Recoverable, failover agnostic migrations
Vitess's managed schema changes offer failover agnostic migrations in
online strategy (VReplication based).
Normally, schema migrations are coupled with the original MySQL server they operate on. A
gh-ost or a
pt-online-schema-change, as well as plain direct migrations, may only complete on the same server where they started. Any form of failover, whether planned or unplanned, either breaks the migration or makes it obsolete.
online strategy migrations are agnostic to server promotion. A migration can begin on one
primary tablet, and complete on another tablet which was promoted as
primary throughout the migration. In large part this is a direct result of the nature of VReplication.
online migrations will auto-survive:
- A planned failover (via PlannedReparentShard)
- An emergency reparent (EmergencyReparentShard)

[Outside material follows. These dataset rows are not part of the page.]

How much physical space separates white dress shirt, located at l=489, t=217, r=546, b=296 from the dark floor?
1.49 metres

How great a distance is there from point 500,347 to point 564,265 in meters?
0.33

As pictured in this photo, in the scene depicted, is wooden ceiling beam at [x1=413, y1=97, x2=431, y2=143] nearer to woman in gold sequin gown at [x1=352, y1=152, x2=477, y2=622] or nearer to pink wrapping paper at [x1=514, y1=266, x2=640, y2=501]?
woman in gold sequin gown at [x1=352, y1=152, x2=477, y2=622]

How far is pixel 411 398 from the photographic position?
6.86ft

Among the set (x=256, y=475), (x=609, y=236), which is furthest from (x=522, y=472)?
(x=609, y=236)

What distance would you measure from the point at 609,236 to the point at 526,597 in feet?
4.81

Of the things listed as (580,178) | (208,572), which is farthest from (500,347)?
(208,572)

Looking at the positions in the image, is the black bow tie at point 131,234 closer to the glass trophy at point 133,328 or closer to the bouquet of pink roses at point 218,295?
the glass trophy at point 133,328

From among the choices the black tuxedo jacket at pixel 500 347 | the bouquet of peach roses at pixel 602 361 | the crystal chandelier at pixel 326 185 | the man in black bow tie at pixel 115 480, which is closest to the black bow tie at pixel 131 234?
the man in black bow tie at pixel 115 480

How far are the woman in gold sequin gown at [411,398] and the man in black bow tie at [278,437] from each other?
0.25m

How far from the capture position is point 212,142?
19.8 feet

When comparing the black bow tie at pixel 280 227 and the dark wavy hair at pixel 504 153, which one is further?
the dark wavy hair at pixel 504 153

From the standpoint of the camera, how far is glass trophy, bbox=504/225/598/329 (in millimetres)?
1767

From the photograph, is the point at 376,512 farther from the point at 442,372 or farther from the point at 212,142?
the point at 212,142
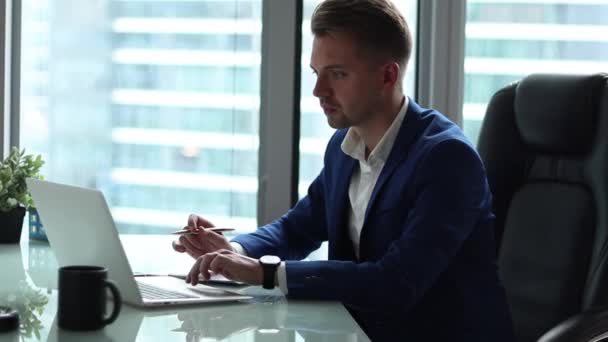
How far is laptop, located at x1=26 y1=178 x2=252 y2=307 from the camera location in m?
1.41

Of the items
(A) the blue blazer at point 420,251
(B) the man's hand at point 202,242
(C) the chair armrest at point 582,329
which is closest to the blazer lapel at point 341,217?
(A) the blue blazer at point 420,251

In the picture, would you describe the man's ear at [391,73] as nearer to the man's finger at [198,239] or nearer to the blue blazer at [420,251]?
the blue blazer at [420,251]

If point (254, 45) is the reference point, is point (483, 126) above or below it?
below

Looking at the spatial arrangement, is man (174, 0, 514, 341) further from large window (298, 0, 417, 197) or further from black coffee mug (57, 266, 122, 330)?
large window (298, 0, 417, 197)

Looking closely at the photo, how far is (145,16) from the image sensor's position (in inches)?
107

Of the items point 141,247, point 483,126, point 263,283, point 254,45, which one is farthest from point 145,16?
point 263,283

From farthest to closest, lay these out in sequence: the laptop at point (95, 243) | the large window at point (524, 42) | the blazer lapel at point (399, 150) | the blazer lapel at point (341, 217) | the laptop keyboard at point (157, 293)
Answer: the large window at point (524, 42)
the blazer lapel at point (341, 217)
the blazer lapel at point (399, 150)
the laptop keyboard at point (157, 293)
the laptop at point (95, 243)

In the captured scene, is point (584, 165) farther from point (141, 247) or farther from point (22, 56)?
point (22, 56)

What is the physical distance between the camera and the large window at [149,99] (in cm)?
271

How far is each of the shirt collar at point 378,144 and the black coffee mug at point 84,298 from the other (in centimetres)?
71

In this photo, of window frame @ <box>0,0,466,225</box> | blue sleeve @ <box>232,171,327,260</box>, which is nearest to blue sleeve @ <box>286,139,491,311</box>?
blue sleeve @ <box>232,171,327,260</box>

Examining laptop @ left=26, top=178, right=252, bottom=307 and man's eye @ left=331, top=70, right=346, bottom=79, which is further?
man's eye @ left=331, top=70, right=346, bottom=79

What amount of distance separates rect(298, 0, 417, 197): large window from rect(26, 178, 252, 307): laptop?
3.75 ft

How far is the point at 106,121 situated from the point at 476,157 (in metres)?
1.39
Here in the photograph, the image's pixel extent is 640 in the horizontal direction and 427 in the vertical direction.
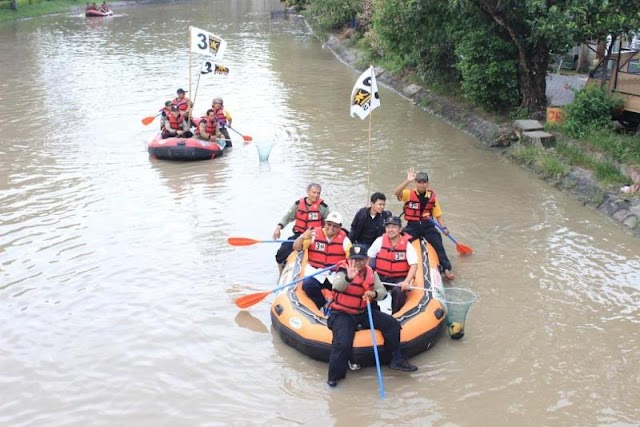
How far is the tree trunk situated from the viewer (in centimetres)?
1516

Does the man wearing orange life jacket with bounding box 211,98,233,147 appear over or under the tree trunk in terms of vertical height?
under

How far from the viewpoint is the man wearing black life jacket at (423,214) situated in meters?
9.09

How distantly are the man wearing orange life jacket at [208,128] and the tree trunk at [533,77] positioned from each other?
22.9 feet

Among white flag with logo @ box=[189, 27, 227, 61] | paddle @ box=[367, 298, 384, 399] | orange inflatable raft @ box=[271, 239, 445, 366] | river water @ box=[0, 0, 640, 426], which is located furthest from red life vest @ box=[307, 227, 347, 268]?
white flag with logo @ box=[189, 27, 227, 61]

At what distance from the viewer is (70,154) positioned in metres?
14.7

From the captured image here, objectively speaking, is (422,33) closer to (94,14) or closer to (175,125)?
(175,125)

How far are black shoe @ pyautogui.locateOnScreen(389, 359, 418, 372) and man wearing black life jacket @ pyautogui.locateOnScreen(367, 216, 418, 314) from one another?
32.2 inches

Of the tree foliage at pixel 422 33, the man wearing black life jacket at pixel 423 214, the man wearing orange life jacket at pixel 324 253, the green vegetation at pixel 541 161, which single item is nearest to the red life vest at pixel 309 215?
the man wearing orange life jacket at pixel 324 253

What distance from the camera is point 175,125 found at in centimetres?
1473

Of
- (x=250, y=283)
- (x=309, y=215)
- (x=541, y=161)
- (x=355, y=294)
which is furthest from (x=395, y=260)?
(x=541, y=161)

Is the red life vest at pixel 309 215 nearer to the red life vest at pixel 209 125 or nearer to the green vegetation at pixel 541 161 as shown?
the green vegetation at pixel 541 161

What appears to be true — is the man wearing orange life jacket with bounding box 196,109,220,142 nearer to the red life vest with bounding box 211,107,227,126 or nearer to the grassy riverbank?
the red life vest with bounding box 211,107,227,126

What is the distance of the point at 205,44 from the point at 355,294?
32.3 ft

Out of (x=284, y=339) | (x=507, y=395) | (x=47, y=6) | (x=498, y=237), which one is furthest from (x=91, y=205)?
(x=47, y=6)
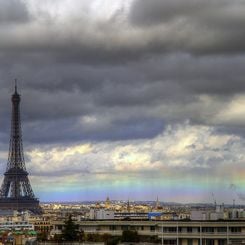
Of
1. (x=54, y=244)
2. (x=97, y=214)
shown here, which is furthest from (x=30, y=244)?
(x=97, y=214)

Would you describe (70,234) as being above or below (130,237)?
above

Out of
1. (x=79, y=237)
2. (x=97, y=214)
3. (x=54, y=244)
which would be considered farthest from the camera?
(x=97, y=214)

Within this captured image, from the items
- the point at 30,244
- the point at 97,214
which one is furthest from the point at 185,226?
the point at 97,214

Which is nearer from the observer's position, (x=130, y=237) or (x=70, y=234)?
(x=70, y=234)

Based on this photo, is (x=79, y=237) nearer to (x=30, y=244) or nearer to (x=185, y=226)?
(x=30, y=244)

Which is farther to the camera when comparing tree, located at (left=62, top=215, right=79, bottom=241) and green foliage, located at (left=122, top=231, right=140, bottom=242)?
green foliage, located at (left=122, top=231, right=140, bottom=242)

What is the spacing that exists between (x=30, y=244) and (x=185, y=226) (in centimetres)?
1906

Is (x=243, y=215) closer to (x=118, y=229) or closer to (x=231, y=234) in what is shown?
(x=118, y=229)

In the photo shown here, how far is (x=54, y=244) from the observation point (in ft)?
330

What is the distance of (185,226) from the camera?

- An unexpected external reparent
- As long as no more than
10minutes pass between failure/demotion of previous
primarytablet and the promotion of the new
Behavior and limitations #
Whether by planned operation or an unplanned failure, an
online migration's VReplication stream is interrupted while copying/applying data. VReplication's mechanism persists the state of data transfer transactionally with the transfer itself. Any replica will have a consistent state of the migration, even if that replica lags behind the primary.

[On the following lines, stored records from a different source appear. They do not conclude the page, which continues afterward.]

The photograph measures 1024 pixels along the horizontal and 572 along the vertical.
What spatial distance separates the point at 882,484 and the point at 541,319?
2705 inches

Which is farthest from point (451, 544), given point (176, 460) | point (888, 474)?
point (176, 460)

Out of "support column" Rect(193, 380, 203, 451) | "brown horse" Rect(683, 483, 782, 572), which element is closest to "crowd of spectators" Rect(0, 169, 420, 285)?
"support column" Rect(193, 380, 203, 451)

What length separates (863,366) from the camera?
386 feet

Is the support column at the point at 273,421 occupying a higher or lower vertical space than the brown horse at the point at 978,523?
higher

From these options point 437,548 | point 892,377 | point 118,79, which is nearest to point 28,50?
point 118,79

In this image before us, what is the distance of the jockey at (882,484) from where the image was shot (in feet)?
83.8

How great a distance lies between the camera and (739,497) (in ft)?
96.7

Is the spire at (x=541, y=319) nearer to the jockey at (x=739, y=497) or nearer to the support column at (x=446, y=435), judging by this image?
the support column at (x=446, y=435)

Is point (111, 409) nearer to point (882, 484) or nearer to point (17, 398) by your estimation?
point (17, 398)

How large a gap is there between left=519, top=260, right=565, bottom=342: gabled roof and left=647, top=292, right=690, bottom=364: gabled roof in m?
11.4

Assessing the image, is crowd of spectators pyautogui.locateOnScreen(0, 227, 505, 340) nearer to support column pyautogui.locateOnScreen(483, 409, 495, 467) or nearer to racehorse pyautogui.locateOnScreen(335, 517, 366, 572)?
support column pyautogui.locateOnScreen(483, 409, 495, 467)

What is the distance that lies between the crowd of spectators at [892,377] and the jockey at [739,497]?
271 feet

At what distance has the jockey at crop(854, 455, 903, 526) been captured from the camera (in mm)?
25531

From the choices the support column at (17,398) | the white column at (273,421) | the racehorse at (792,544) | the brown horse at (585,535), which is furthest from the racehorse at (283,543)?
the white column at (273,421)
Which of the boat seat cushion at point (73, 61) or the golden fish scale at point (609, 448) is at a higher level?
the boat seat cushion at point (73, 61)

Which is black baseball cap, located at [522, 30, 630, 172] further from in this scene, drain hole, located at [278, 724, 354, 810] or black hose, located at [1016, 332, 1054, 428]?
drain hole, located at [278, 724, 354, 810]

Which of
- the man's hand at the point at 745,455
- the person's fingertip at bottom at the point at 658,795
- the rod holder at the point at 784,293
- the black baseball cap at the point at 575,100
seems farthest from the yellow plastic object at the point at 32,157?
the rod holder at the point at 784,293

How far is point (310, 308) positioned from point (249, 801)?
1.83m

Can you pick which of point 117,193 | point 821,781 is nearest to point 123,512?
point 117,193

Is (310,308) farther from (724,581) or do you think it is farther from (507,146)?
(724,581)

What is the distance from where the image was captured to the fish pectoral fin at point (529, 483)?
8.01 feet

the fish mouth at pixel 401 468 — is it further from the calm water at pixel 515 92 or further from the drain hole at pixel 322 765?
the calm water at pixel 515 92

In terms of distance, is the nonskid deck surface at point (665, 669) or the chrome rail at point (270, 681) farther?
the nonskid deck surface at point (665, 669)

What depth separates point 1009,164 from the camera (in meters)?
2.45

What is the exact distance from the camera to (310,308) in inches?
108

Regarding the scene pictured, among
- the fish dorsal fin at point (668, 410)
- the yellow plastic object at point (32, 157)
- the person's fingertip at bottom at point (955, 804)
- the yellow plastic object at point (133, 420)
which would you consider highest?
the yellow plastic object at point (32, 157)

When a replica tablet is promoted as
primary, it notices the VReplication stream, which is meant to be active and running. It sets up the connections and processes to resume its work. It is possible that some retries will take place as the stream re-evaluates its source of data.
The Online DDL Scheduler detects the running stream, and identifies it as having been created by a different tablet. It assumes ownership of the stream and proceeds to follow its progress till completion.
The stream must be no more than
10 minutes stale, otherwise the scheduler marks the migration as failed.
There is no limitation on the number of failovers an
online migration can survive.
No user action is required. Immediately after promotion/failover the migration will present as making no progress. It is likely to present progress within 1 or 2 minutes after promotion.